Given exercise
Can you write out the entries below again, switching "From what is shown" to "Based on what is shown" in every one of them and leaving everything else as it is?

Records provided

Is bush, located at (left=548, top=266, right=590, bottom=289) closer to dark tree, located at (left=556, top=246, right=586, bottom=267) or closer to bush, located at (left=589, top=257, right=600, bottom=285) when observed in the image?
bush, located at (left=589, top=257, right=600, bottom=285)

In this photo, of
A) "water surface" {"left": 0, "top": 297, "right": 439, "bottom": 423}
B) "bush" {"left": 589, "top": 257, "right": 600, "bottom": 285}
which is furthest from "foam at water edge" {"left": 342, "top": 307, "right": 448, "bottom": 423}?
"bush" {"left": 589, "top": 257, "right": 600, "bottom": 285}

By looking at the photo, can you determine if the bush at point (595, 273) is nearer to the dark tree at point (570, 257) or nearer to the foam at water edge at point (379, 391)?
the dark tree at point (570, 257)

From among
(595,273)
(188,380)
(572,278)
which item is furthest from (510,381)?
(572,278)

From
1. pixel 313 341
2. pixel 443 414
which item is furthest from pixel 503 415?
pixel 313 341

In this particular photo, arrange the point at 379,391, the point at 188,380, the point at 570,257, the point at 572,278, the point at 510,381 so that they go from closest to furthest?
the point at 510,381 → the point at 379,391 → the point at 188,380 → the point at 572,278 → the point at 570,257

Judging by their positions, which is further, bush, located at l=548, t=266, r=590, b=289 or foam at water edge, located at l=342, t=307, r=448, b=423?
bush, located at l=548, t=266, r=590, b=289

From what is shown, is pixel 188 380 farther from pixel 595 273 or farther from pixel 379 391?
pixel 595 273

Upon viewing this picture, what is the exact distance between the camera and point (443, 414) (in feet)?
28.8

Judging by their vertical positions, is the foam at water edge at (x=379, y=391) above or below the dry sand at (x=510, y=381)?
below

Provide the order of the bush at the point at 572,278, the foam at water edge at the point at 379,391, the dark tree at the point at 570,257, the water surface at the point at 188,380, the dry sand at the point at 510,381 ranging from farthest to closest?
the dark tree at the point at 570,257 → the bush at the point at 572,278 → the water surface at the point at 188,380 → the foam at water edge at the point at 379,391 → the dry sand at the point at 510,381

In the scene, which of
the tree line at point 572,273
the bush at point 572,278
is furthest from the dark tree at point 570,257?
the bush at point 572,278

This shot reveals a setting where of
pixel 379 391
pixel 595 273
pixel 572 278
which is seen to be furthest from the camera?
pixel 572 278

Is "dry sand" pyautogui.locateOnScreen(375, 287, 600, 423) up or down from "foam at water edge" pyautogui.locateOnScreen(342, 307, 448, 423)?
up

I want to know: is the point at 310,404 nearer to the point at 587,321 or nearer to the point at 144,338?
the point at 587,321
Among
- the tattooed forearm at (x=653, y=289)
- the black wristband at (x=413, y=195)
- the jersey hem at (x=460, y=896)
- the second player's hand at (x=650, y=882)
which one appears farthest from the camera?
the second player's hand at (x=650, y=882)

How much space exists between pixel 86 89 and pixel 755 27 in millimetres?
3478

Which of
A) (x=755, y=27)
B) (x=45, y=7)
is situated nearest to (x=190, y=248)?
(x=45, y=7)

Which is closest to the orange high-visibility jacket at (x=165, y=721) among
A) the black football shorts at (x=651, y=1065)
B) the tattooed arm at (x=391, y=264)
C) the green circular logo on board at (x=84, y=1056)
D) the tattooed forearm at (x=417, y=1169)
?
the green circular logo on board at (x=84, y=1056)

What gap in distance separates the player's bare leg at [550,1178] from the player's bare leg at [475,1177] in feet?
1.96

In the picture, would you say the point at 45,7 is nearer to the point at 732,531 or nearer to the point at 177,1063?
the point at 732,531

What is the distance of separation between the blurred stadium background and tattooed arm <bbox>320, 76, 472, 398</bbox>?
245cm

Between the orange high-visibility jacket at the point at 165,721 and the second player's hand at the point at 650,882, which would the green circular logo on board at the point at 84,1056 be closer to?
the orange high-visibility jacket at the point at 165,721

Solution to the exercise
Is bush, located at (left=548, top=266, right=590, bottom=289) closer to dark tree, located at (left=556, top=246, right=586, bottom=267) or closer to bush, located at (left=589, top=257, right=600, bottom=285) when observed in the image?
bush, located at (left=589, top=257, right=600, bottom=285)

In this photo, of
A) "water surface" {"left": 0, "top": 297, "right": 439, "bottom": 423}
B) "bush" {"left": 589, "top": 257, "right": 600, "bottom": 285}
which is furthest from "foam at water edge" {"left": 342, "top": 307, "right": 448, "bottom": 423}?
"bush" {"left": 589, "top": 257, "right": 600, "bottom": 285}

By looking at the photo, can you determine if the bush at point (595, 273) is nearer to the dark tree at point (570, 257) or nearer to the foam at water edge at point (379, 391)?
the dark tree at point (570, 257)

From among
(595,273)
(188,380)
(572,278)
which item is furthest from (510,381)?
(572,278)

From
1. pixel 313 341
2. pixel 443 414
which item is furthest from pixel 503 415?
pixel 313 341

In this particular photo, arrange the point at 379,391, the point at 188,380, the point at 570,257, the point at 572,278, the point at 510,381 so that they go from closest to furthest?
the point at 510,381 → the point at 379,391 → the point at 188,380 → the point at 572,278 → the point at 570,257

Judging by their positions, which is further, bush, located at l=548, t=266, r=590, b=289 or foam at water edge, located at l=342, t=307, r=448, b=423?
bush, located at l=548, t=266, r=590, b=289

Based on what is shown, is pixel 188 380 farther from pixel 595 273 or farther from pixel 379 391?
pixel 595 273

Upon viewing this picture, what is the exact distance between the camera and point (443, 414) (in feet)?
28.8

Judging by their vertical positions, is the foam at water edge at (x=379, y=391) above or below the dry sand at (x=510, y=381)?
below

Provide the order of the bush at the point at 572,278, the foam at water edge at the point at 379,391, the dark tree at the point at 570,257, the water surface at the point at 188,380, the dry sand at the point at 510,381 ranging from farthest to closest?
the dark tree at the point at 570,257 → the bush at the point at 572,278 → the water surface at the point at 188,380 → the foam at water edge at the point at 379,391 → the dry sand at the point at 510,381

In the scene, which of
the tree line at point 572,273
the bush at point 572,278
is furthest from the dark tree at point 570,257?
the bush at point 572,278

This shot reveals a setting where of
pixel 379 391
pixel 595 273
pixel 572 278
which is seen to be furthest from the camera?
pixel 572 278

Is "dry sand" pyautogui.locateOnScreen(375, 287, 600, 423) up or down from "foam at water edge" pyautogui.locateOnScreen(342, 307, 448, 423)?
up

I want to know: is the point at 310,404 nearer to the point at 587,321 or nearer to the point at 144,338?
the point at 587,321
Among
- the tattooed forearm at (x=653, y=289)
- the black wristband at (x=413, y=195)
- the jersey hem at (x=460, y=896)
- the second player's hand at (x=650, y=882)
which one appears farthest from the camera?
the second player's hand at (x=650, y=882)

How much space exists between pixel 86 89 and pixel 755 27 in millimetres?
3478

Which of
A) (x=755, y=27)
B) (x=45, y=7)
is situated nearest to (x=190, y=248)?
(x=45, y=7)

Which is closest to the orange high-visibility jacket at (x=165, y=721) among
A) the black football shorts at (x=651, y=1065)
B) the tattooed arm at (x=391, y=264)
C) the green circular logo on board at (x=84, y=1056)
D) the tattooed forearm at (x=417, y=1169)
?
the green circular logo on board at (x=84, y=1056)

What gap in distance separates the player's bare leg at [550,1178] from the player's bare leg at [475,1177] in feet?
1.96

In the picture, would you say the point at 45,7 is nearer to the point at 732,531 or nearer to the point at 177,1063?
the point at 732,531

What is the distance of separation between the blurred stadium background and tattooed arm <bbox>320, 76, 472, 398</bbox>?
245cm

Between the orange high-visibility jacket at the point at 165,721 and the second player's hand at the point at 650,882, which would the green circular logo on board at the point at 84,1056 be closer to?
the orange high-visibility jacket at the point at 165,721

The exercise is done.